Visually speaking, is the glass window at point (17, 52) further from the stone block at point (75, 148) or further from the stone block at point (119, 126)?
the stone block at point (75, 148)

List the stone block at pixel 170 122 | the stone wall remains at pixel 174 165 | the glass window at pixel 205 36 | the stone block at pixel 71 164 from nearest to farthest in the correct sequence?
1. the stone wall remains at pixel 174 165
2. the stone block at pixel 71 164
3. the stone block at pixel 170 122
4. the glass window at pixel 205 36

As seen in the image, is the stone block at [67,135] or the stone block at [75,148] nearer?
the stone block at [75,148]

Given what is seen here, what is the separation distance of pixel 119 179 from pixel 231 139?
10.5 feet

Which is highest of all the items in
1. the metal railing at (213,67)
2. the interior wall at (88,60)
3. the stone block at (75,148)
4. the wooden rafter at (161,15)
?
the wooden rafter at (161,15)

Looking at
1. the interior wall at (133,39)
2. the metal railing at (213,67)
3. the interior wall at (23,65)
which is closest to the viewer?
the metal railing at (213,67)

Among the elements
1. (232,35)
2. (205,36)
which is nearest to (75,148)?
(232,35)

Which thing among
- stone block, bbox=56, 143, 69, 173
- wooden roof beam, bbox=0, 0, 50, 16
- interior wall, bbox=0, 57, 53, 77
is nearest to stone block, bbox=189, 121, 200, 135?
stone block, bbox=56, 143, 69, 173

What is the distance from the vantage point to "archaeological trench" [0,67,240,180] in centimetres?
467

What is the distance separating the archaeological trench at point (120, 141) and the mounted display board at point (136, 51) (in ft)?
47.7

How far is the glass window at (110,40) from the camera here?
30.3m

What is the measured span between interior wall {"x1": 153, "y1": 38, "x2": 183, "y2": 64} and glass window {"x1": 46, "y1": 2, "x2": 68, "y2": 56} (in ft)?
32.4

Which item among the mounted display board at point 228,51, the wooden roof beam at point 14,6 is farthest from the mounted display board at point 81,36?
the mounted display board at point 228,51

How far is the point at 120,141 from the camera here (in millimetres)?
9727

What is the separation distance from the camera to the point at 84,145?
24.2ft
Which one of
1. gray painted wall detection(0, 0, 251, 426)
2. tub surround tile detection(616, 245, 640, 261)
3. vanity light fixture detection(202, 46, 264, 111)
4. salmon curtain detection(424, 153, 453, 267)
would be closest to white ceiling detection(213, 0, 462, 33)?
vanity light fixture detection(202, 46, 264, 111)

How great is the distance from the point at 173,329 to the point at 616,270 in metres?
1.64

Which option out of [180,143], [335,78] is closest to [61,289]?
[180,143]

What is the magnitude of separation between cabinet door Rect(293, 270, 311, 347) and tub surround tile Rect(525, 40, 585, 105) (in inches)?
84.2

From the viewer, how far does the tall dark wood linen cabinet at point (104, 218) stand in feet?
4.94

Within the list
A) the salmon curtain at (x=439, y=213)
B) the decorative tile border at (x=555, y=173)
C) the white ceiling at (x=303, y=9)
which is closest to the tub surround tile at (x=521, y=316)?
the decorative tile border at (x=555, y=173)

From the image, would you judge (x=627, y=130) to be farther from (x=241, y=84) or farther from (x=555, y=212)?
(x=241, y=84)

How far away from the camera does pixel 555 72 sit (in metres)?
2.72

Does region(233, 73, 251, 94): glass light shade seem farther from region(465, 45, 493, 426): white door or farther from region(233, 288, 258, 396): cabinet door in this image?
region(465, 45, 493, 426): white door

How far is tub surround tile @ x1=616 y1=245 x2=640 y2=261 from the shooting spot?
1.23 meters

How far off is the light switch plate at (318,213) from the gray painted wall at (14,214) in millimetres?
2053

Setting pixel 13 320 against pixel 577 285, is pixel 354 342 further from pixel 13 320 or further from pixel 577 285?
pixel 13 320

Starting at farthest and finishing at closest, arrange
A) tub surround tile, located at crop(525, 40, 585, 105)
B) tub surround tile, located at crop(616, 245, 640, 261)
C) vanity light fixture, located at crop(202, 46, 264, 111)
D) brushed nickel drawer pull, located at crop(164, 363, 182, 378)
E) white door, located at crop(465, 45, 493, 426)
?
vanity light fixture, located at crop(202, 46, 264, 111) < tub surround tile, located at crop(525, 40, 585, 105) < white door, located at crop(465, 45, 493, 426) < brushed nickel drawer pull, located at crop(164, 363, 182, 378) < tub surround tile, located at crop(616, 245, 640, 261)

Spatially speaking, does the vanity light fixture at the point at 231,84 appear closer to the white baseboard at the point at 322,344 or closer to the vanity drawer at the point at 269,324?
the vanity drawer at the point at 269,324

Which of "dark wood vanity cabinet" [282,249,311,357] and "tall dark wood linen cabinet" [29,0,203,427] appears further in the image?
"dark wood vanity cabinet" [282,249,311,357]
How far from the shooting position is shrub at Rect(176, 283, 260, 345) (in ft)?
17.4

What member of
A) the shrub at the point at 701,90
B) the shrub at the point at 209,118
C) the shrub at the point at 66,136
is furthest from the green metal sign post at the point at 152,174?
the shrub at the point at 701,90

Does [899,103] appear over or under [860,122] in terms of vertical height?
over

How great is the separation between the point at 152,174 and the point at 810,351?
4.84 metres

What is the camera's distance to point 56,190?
- - - - -
> **Short task**:
Copy out the full listing exactly.

> **Result**:
Visually speaking, is the glass window at point (17, 52) further from the stone block at point (75, 148) or further from the stone block at point (119, 126)?
the stone block at point (75, 148)

List the stone block at pixel 170 122 | the stone wall remains at pixel 174 165 | the glass window at pixel 205 36 | the stone block at pixel 71 164 from nearest to farthest in the correct sequence?
1. the stone wall remains at pixel 174 165
2. the stone block at pixel 71 164
3. the stone block at pixel 170 122
4. the glass window at pixel 205 36

As seen in the image, is the stone block at [67,135] or the stone block at [75,148] nearer?
the stone block at [75,148]

Given what is seen here, what is the separation distance of pixel 119 179 from pixel 231 139?
10.5 feet

Which is highest of all the items in
1. the metal railing at (213,67)
2. the interior wall at (88,60)
3. the stone block at (75,148)
4. the wooden rafter at (161,15)
?
the wooden rafter at (161,15)

Looking at
1. the interior wall at (133,39)
2. the metal railing at (213,67)
3. the interior wall at (23,65)
which is closest to the viewer?
the metal railing at (213,67)

Among the elements
1. (232,35)
2. (205,36)
which is nearest to (75,148)?
(232,35)

Which thing among
- stone block, bbox=56, 143, 69, 173
- wooden roof beam, bbox=0, 0, 50, 16
- interior wall, bbox=0, 57, 53, 77
is nearest to stone block, bbox=189, 121, 200, 135?
stone block, bbox=56, 143, 69, 173

What is the distance from the vantage point to "archaeological trench" [0,67,240,180] in centimetres?
467

What is the distance separating the archaeological trench at point (120, 141) and the mounted display board at point (136, 51) (in ft)?
47.7

How far is the glass window at (110,40) from the camera here?
30.3m

What is the measured span between interior wall {"x1": 153, "y1": 38, "x2": 183, "y2": 64} and glass window {"x1": 46, "y1": 2, "x2": 68, "y2": 56} (in ft)?
32.4

Which item among the mounted display board at point 228,51, the wooden roof beam at point 14,6 is farthest from the mounted display board at point 81,36?
the mounted display board at point 228,51

How far is the point at 120,141 from the camera here (in millimetres)?
9727

What is the separation distance from the camera to the point at 84,145?
24.2ft
Which one of
1. gray painted wall detection(0, 0, 251, 426)
2. tub surround tile detection(616, 245, 640, 261)
3. vanity light fixture detection(202, 46, 264, 111)
4. salmon curtain detection(424, 153, 453, 267)
would be closest to white ceiling detection(213, 0, 462, 33)?
vanity light fixture detection(202, 46, 264, 111)

How great is the distance from the point at 173,329 to the point at 616,270 in metres?
1.64

Which option out of [180,143], [335,78] is closest to [61,289]?
[180,143]

What is the magnitude of separation between cabinet door Rect(293, 270, 311, 347) and tub surround tile Rect(525, 40, 585, 105) (in inches)?
84.2

From the viewer, how far does the tall dark wood linen cabinet at point (104, 218) stand in feet?
4.94

Within the list
A) the salmon curtain at (x=439, y=213)
B) the decorative tile border at (x=555, y=173)
C) the white ceiling at (x=303, y=9)
which is closest to the tub surround tile at (x=521, y=316)?
the decorative tile border at (x=555, y=173)

From the image, would you judge (x=627, y=130) to be farther from (x=241, y=84) or farther from (x=555, y=212)?
(x=241, y=84)

How far away from the camera does pixel 555 72 sit (in metres)?
2.72

Does region(233, 73, 251, 94): glass light shade seem farther from region(465, 45, 493, 426): white door or farther from region(233, 288, 258, 396): cabinet door in this image?
region(465, 45, 493, 426): white door

How far is tub surround tile @ x1=616 y1=245 x2=640 y2=261 from the shooting spot?
1.23 meters

How far off is the light switch plate at (318,213) from the gray painted wall at (14,214) in millimetres?
2053

Setting pixel 13 320 against pixel 577 285, is pixel 354 342 further from pixel 13 320 or further from pixel 577 285?
pixel 13 320

Starting at farthest and finishing at closest, arrange
A) tub surround tile, located at crop(525, 40, 585, 105)
B) tub surround tile, located at crop(616, 245, 640, 261)
C) vanity light fixture, located at crop(202, 46, 264, 111)
D) brushed nickel drawer pull, located at crop(164, 363, 182, 378)
E) white door, located at crop(465, 45, 493, 426)
?
vanity light fixture, located at crop(202, 46, 264, 111) < tub surround tile, located at crop(525, 40, 585, 105) < white door, located at crop(465, 45, 493, 426) < brushed nickel drawer pull, located at crop(164, 363, 182, 378) < tub surround tile, located at crop(616, 245, 640, 261)

Spatially speaking, does the vanity light fixture at the point at 231,84 appear closer to the white baseboard at the point at 322,344 or closer to the vanity drawer at the point at 269,324?
the vanity drawer at the point at 269,324

Which of "dark wood vanity cabinet" [282,249,311,357] and "tall dark wood linen cabinet" [29,0,203,427] appears further in the image?
"dark wood vanity cabinet" [282,249,311,357]
How far from the shooting position is shrub at Rect(176, 283, 260, 345) (in ft)?
17.4

What member of
A) the shrub at the point at 701,90
B) the shrub at the point at 209,118
C) the shrub at the point at 66,136
is furthest from the green metal sign post at the point at 152,174?
the shrub at the point at 701,90

Does [899,103] appear over or under [860,122] in terms of vertical height?
over

How great is the separation between the point at 152,174 and the point at 810,351?
4.84 metres

What is the camera's distance to point 56,190?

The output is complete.